It Goes Both Ways

Jun 19, 2014 17:36

That latest little empathy break through (last entry) made it a lot easier to see my dad for father's day.

Even though I had those familiar "If you knew me, you would hate me." thoughts.

I realized ironically, I don't know him and I "hate" him. I say it in quotations because it is thawing.

He actually shared some of his past. I never knew he was really good at gymnastics when he was younger and would have joined the team, but his mother forbid it fearing he would get hurt. Like paralyzed hurt.

I knew that he worked out and was very strong in his prime, but I never knew he also had super hero agility.

He said it was scary the first time he did a flip, let go of the bar completely and landed on his feet.

Wow...

I asked him wasn't he afraid of landing on his head?

He answered that you were afraid to take your first steps as baby.

I replied, well then you blindly trusted your parents.

He said he had his coach spotting him and telling him when to let go.

Again wow...

Then I analyzed his relationship with food.

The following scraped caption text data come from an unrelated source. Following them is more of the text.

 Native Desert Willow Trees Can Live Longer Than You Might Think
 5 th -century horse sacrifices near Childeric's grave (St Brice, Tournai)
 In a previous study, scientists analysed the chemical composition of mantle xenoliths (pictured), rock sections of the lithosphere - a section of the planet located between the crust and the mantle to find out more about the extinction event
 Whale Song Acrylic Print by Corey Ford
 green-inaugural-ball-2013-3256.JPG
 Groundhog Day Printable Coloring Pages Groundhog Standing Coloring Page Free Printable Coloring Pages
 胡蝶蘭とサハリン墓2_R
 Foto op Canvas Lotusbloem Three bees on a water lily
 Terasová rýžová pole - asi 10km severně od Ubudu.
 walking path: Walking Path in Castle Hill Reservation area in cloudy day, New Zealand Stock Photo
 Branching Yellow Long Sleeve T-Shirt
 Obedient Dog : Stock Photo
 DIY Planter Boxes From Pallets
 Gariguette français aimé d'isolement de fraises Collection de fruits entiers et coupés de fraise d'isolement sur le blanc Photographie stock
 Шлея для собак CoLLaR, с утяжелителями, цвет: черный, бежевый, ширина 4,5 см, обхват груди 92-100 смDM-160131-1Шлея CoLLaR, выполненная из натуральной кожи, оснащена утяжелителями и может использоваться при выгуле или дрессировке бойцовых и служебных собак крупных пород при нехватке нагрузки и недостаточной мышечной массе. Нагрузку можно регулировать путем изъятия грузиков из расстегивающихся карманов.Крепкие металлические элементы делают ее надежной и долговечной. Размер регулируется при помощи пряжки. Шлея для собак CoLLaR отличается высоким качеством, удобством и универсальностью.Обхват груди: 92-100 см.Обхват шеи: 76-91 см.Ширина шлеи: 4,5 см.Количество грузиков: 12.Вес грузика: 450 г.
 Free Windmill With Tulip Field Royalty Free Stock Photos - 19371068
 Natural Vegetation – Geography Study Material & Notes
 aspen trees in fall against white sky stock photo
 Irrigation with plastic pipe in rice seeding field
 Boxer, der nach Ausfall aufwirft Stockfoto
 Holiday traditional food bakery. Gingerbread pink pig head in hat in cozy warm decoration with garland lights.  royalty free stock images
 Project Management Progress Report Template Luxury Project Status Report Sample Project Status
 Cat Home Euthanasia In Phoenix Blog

He was laughing about his monster portions, and I asked him if he grew up hungry because he was poor.

While he did not starve, he had rations pretty much. Just enough.

His mom split a can of soup between him, his brother and sister and they each had half sandwich for lunch.

However, his best friend could have whatever he wanted and he would go over there and pig out on cookies.

Yeah it all makes sense now.

Why food is such a magical indulgence and why he is in survival mode still after all these years.

Sadly, he doesn't seem to make as strong a connection. In his mind he just loves to eat.

He is working on not eating himself to death, slowly.

But still takes too much glee in his addiction.

While boasting that he never got tangled up in drugs, alcohol, cigarettes or even caffeine.

Addiction runs on both sides of the family.

Food addiction is a real thing and it can kill you, even if he doesn't take it seriously.